── EXCERPTED TEXT

§3.2: Subspaces and decision trees

In this section we treat the domain of a boolean function as ${\mathbb F}_2^n$, an $n$-dimensional vector space over the field ${\mathbb F}_2$. As mentioned earlier, it can be natural to index the Fourier characters $\chi_S : {\mathbb F}_2^n \to \{-1,1\}$ not by subsets $S \subseteq [n]$ but by their $0$-$1$ indicator vectors $\gamma \in {\mathbb F}_2^n$; thus \[ \chi_\gamma(x) = (-1)^{\gamma \cdot x}, \] with the dot product $\gamma \cdot x$ being carried out in ${\mathbb F}_2^n$.

For example, in this notation we’d write $\chi_0$ for the constantly $1$ function and $\chi_{e_i}$ for the $i$th dictator. Fact 1.6 now becomes \begin{equation} \label{eqn:dual-char} \chi_\beta \chi_\gamma = \chi_{\beta + \gamma} \quad \forall \beta, \gamma. \end{equation} Thus the characters form a group under multiplication which is isomorphic to the group ${\mathbb F}_2^n$ under addition. To distinguish this group from the input domain we write it as ${\widehat{{\mathbb F}_2^n}}$; thus the Fourier expansion of $f : {\mathbb F}_2^n \to {\mathbb R}$ can be written as \[ f(x) = \sum_{\gamma \in {\widehat{{\mathbb F}_2^n}}} \widehat{f}(\gamma) \chi_\gamma(x). \]

The Fourier transform of $f$ can be thought of as a function $\widehat{f} : {\widehat{{\mathbb F}_2^n}} \to {\mathbb R}$. We can measure its complexity with various norms.

────
── AVAILABLE DATA

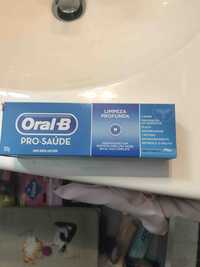 ORAL-B - Pro-saude - Creme dental com flûor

────

- _EXERCISE_
In the passage on subspaces and decision trees, to which group is the group of characters under multiplication said to be isomorphic?

- _RESULT OF THIS TASK_
The group ${\mathbb F}_2^n$ under addition.